In more modern days, the approch you suggested is a little more valid, though not nearly as limited to an "image" (in fact, thats hardly your best solution). Using javascript, you can easily bind yourself to the click event of ANY element. The 1st argument to the click event contains a browser-dependent location (I believe pageX/pageY, but this is one of those things that is generally normalized by api's like jquery,mootools,or prototype which you should certainly use). You connect to this event, You can have a div with a background-image representing your star-map, or an img with a src pointing to one, or a blank div with stars as individual html sprites (positioned div's with a transparent background image that looks like a star), etc. If you have the stars as indiviual elements placed on the page, you can simply bind to THEIR click events, and you will instantly know what star they click, changing the src or background-image of the star as needed. If you are using a background image with no individual elements for stars, then you will want to take the mouseX/Y location, offset it by the parent element (the starmap)'s position, in order to get a normalized starmapX/starmapY value. You then can have a bucket with all of your stars x y and radius. Then simply calculate a hit test to see if your normalized vector would be within the circles. Regardless of which the directions you take here, you should now have the "star" that was clicked (or lack thereof).
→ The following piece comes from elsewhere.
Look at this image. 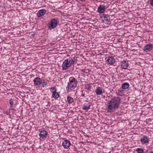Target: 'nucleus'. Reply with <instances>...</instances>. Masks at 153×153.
<instances>
[{"label": "nucleus", "mask_w": 153, "mask_h": 153, "mask_svg": "<svg viewBox=\"0 0 153 153\" xmlns=\"http://www.w3.org/2000/svg\"><path fill=\"white\" fill-rule=\"evenodd\" d=\"M121 99L119 97H114L107 102L106 110L109 113H113L116 111L120 103Z\"/></svg>", "instance_id": "nucleus-1"}, {"label": "nucleus", "mask_w": 153, "mask_h": 153, "mask_svg": "<svg viewBox=\"0 0 153 153\" xmlns=\"http://www.w3.org/2000/svg\"><path fill=\"white\" fill-rule=\"evenodd\" d=\"M76 57H70L68 59L65 60L62 64V70H66L68 69L72 64L76 63L77 62Z\"/></svg>", "instance_id": "nucleus-2"}, {"label": "nucleus", "mask_w": 153, "mask_h": 153, "mask_svg": "<svg viewBox=\"0 0 153 153\" xmlns=\"http://www.w3.org/2000/svg\"><path fill=\"white\" fill-rule=\"evenodd\" d=\"M59 22V19L57 18L51 19L48 25V29L51 30L56 28L58 25Z\"/></svg>", "instance_id": "nucleus-3"}, {"label": "nucleus", "mask_w": 153, "mask_h": 153, "mask_svg": "<svg viewBox=\"0 0 153 153\" xmlns=\"http://www.w3.org/2000/svg\"><path fill=\"white\" fill-rule=\"evenodd\" d=\"M77 81L76 80L75 78H73L68 83L66 87V90L70 91L74 89L77 85Z\"/></svg>", "instance_id": "nucleus-4"}, {"label": "nucleus", "mask_w": 153, "mask_h": 153, "mask_svg": "<svg viewBox=\"0 0 153 153\" xmlns=\"http://www.w3.org/2000/svg\"><path fill=\"white\" fill-rule=\"evenodd\" d=\"M62 146L65 149H68L71 146L72 148H75V146L71 144L70 141L68 140H64L62 144Z\"/></svg>", "instance_id": "nucleus-5"}, {"label": "nucleus", "mask_w": 153, "mask_h": 153, "mask_svg": "<svg viewBox=\"0 0 153 153\" xmlns=\"http://www.w3.org/2000/svg\"><path fill=\"white\" fill-rule=\"evenodd\" d=\"M100 18L103 22L105 23V24H110L111 21L109 15L106 14H103L102 16H101Z\"/></svg>", "instance_id": "nucleus-6"}, {"label": "nucleus", "mask_w": 153, "mask_h": 153, "mask_svg": "<svg viewBox=\"0 0 153 153\" xmlns=\"http://www.w3.org/2000/svg\"><path fill=\"white\" fill-rule=\"evenodd\" d=\"M153 49V44L149 43L145 45L143 48V50L147 53L151 51Z\"/></svg>", "instance_id": "nucleus-7"}, {"label": "nucleus", "mask_w": 153, "mask_h": 153, "mask_svg": "<svg viewBox=\"0 0 153 153\" xmlns=\"http://www.w3.org/2000/svg\"><path fill=\"white\" fill-rule=\"evenodd\" d=\"M149 137L146 135H144L141 138L140 141L142 145H147L149 143Z\"/></svg>", "instance_id": "nucleus-8"}, {"label": "nucleus", "mask_w": 153, "mask_h": 153, "mask_svg": "<svg viewBox=\"0 0 153 153\" xmlns=\"http://www.w3.org/2000/svg\"><path fill=\"white\" fill-rule=\"evenodd\" d=\"M48 135L47 131L45 130H43L40 131L39 136L40 138L43 139L46 138Z\"/></svg>", "instance_id": "nucleus-9"}, {"label": "nucleus", "mask_w": 153, "mask_h": 153, "mask_svg": "<svg viewBox=\"0 0 153 153\" xmlns=\"http://www.w3.org/2000/svg\"><path fill=\"white\" fill-rule=\"evenodd\" d=\"M33 82L35 85L39 86L42 83V80L39 77H36L33 80Z\"/></svg>", "instance_id": "nucleus-10"}, {"label": "nucleus", "mask_w": 153, "mask_h": 153, "mask_svg": "<svg viewBox=\"0 0 153 153\" xmlns=\"http://www.w3.org/2000/svg\"><path fill=\"white\" fill-rule=\"evenodd\" d=\"M47 11L45 9H41L38 11L37 13V16L38 17L43 16L46 12Z\"/></svg>", "instance_id": "nucleus-11"}, {"label": "nucleus", "mask_w": 153, "mask_h": 153, "mask_svg": "<svg viewBox=\"0 0 153 153\" xmlns=\"http://www.w3.org/2000/svg\"><path fill=\"white\" fill-rule=\"evenodd\" d=\"M105 6L104 5H100L98 7L97 11L98 13H101L105 11Z\"/></svg>", "instance_id": "nucleus-12"}, {"label": "nucleus", "mask_w": 153, "mask_h": 153, "mask_svg": "<svg viewBox=\"0 0 153 153\" xmlns=\"http://www.w3.org/2000/svg\"><path fill=\"white\" fill-rule=\"evenodd\" d=\"M128 66V63L126 61L122 62L121 63V68L124 69H127Z\"/></svg>", "instance_id": "nucleus-13"}, {"label": "nucleus", "mask_w": 153, "mask_h": 153, "mask_svg": "<svg viewBox=\"0 0 153 153\" xmlns=\"http://www.w3.org/2000/svg\"><path fill=\"white\" fill-rule=\"evenodd\" d=\"M109 64L113 65L115 62V59L112 56H109L107 60Z\"/></svg>", "instance_id": "nucleus-14"}, {"label": "nucleus", "mask_w": 153, "mask_h": 153, "mask_svg": "<svg viewBox=\"0 0 153 153\" xmlns=\"http://www.w3.org/2000/svg\"><path fill=\"white\" fill-rule=\"evenodd\" d=\"M96 94L97 95H101L102 94V91L101 87H98L97 88L96 91Z\"/></svg>", "instance_id": "nucleus-15"}, {"label": "nucleus", "mask_w": 153, "mask_h": 153, "mask_svg": "<svg viewBox=\"0 0 153 153\" xmlns=\"http://www.w3.org/2000/svg\"><path fill=\"white\" fill-rule=\"evenodd\" d=\"M129 86V84L128 82L124 83L122 84L121 87L123 89L128 88Z\"/></svg>", "instance_id": "nucleus-16"}, {"label": "nucleus", "mask_w": 153, "mask_h": 153, "mask_svg": "<svg viewBox=\"0 0 153 153\" xmlns=\"http://www.w3.org/2000/svg\"><path fill=\"white\" fill-rule=\"evenodd\" d=\"M59 94L56 91L52 94V97L55 99H57L59 97Z\"/></svg>", "instance_id": "nucleus-17"}, {"label": "nucleus", "mask_w": 153, "mask_h": 153, "mask_svg": "<svg viewBox=\"0 0 153 153\" xmlns=\"http://www.w3.org/2000/svg\"><path fill=\"white\" fill-rule=\"evenodd\" d=\"M67 101L69 104H71L74 102L73 99L70 96H68L67 98Z\"/></svg>", "instance_id": "nucleus-18"}, {"label": "nucleus", "mask_w": 153, "mask_h": 153, "mask_svg": "<svg viewBox=\"0 0 153 153\" xmlns=\"http://www.w3.org/2000/svg\"><path fill=\"white\" fill-rule=\"evenodd\" d=\"M15 101L14 99H10L9 100V103L10 105V108H11L13 107L14 105V101Z\"/></svg>", "instance_id": "nucleus-19"}, {"label": "nucleus", "mask_w": 153, "mask_h": 153, "mask_svg": "<svg viewBox=\"0 0 153 153\" xmlns=\"http://www.w3.org/2000/svg\"><path fill=\"white\" fill-rule=\"evenodd\" d=\"M136 151L137 153H144L143 150L141 148H137L136 150Z\"/></svg>", "instance_id": "nucleus-20"}, {"label": "nucleus", "mask_w": 153, "mask_h": 153, "mask_svg": "<svg viewBox=\"0 0 153 153\" xmlns=\"http://www.w3.org/2000/svg\"><path fill=\"white\" fill-rule=\"evenodd\" d=\"M90 105H84L82 107V109L83 110H88L90 108Z\"/></svg>", "instance_id": "nucleus-21"}, {"label": "nucleus", "mask_w": 153, "mask_h": 153, "mask_svg": "<svg viewBox=\"0 0 153 153\" xmlns=\"http://www.w3.org/2000/svg\"><path fill=\"white\" fill-rule=\"evenodd\" d=\"M91 86L89 84L86 85H85V88L88 91L91 90Z\"/></svg>", "instance_id": "nucleus-22"}, {"label": "nucleus", "mask_w": 153, "mask_h": 153, "mask_svg": "<svg viewBox=\"0 0 153 153\" xmlns=\"http://www.w3.org/2000/svg\"><path fill=\"white\" fill-rule=\"evenodd\" d=\"M42 87H44L47 85V82L46 80H43V81H42Z\"/></svg>", "instance_id": "nucleus-23"}, {"label": "nucleus", "mask_w": 153, "mask_h": 153, "mask_svg": "<svg viewBox=\"0 0 153 153\" xmlns=\"http://www.w3.org/2000/svg\"><path fill=\"white\" fill-rule=\"evenodd\" d=\"M50 91L53 94L54 92L56 91V88L55 87H52L50 88Z\"/></svg>", "instance_id": "nucleus-24"}, {"label": "nucleus", "mask_w": 153, "mask_h": 153, "mask_svg": "<svg viewBox=\"0 0 153 153\" xmlns=\"http://www.w3.org/2000/svg\"><path fill=\"white\" fill-rule=\"evenodd\" d=\"M118 94L120 95L123 94V91L122 90H119L118 91Z\"/></svg>", "instance_id": "nucleus-25"}, {"label": "nucleus", "mask_w": 153, "mask_h": 153, "mask_svg": "<svg viewBox=\"0 0 153 153\" xmlns=\"http://www.w3.org/2000/svg\"><path fill=\"white\" fill-rule=\"evenodd\" d=\"M150 3L151 5L152 6H153V0H150Z\"/></svg>", "instance_id": "nucleus-26"}, {"label": "nucleus", "mask_w": 153, "mask_h": 153, "mask_svg": "<svg viewBox=\"0 0 153 153\" xmlns=\"http://www.w3.org/2000/svg\"><path fill=\"white\" fill-rule=\"evenodd\" d=\"M81 76H83L84 77H85L86 76V74L85 73H81Z\"/></svg>", "instance_id": "nucleus-27"}, {"label": "nucleus", "mask_w": 153, "mask_h": 153, "mask_svg": "<svg viewBox=\"0 0 153 153\" xmlns=\"http://www.w3.org/2000/svg\"><path fill=\"white\" fill-rule=\"evenodd\" d=\"M82 96H83L84 97H85V94H82Z\"/></svg>", "instance_id": "nucleus-28"}, {"label": "nucleus", "mask_w": 153, "mask_h": 153, "mask_svg": "<svg viewBox=\"0 0 153 153\" xmlns=\"http://www.w3.org/2000/svg\"><path fill=\"white\" fill-rule=\"evenodd\" d=\"M101 153H107L106 152H102Z\"/></svg>", "instance_id": "nucleus-29"}, {"label": "nucleus", "mask_w": 153, "mask_h": 153, "mask_svg": "<svg viewBox=\"0 0 153 153\" xmlns=\"http://www.w3.org/2000/svg\"><path fill=\"white\" fill-rule=\"evenodd\" d=\"M149 153H153V151H151Z\"/></svg>", "instance_id": "nucleus-30"}, {"label": "nucleus", "mask_w": 153, "mask_h": 153, "mask_svg": "<svg viewBox=\"0 0 153 153\" xmlns=\"http://www.w3.org/2000/svg\"><path fill=\"white\" fill-rule=\"evenodd\" d=\"M79 0L81 1H83V0Z\"/></svg>", "instance_id": "nucleus-31"}, {"label": "nucleus", "mask_w": 153, "mask_h": 153, "mask_svg": "<svg viewBox=\"0 0 153 153\" xmlns=\"http://www.w3.org/2000/svg\"><path fill=\"white\" fill-rule=\"evenodd\" d=\"M0 129H1V128L0 127Z\"/></svg>", "instance_id": "nucleus-32"}, {"label": "nucleus", "mask_w": 153, "mask_h": 153, "mask_svg": "<svg viewBox=\"0 0 153 153\" xmlns=\"http://www.w3.org/2000/svg\"><path fill=\"white\" fill-rule=\"evenodd\" d=\"M84 1V0H83V1Z\"/></svg>", "instance_id": "nucleus-33"}]
</instances>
When it comes to visually showing your selection, canvas not-withstanding, one solution would be to CREATE the stars THAT WERE SELECTED by simply adding an absolutely positioned div or image on valid click (just make sure the starmap itself is positioned, hence why using the PAGE may be a bad idea). This could be a background-transparent image that goes ON TOP of the star to show its selected, or any number of tags. Furthermore, bind to the created tags click events (on create) so that you can toggle on and off stars which were selected, which removes the element. You may want to consider using delegated events here, to cut the number of event handles down.

Constallations can then be arrays of stars, probably indexed multiple times with an index for each star it spans (allowing you to quickly derive which constallations are currently being clicked). You should also store your selected stars, along with a reference to whatever represents it, to aid in finding/clearing/deleting it later.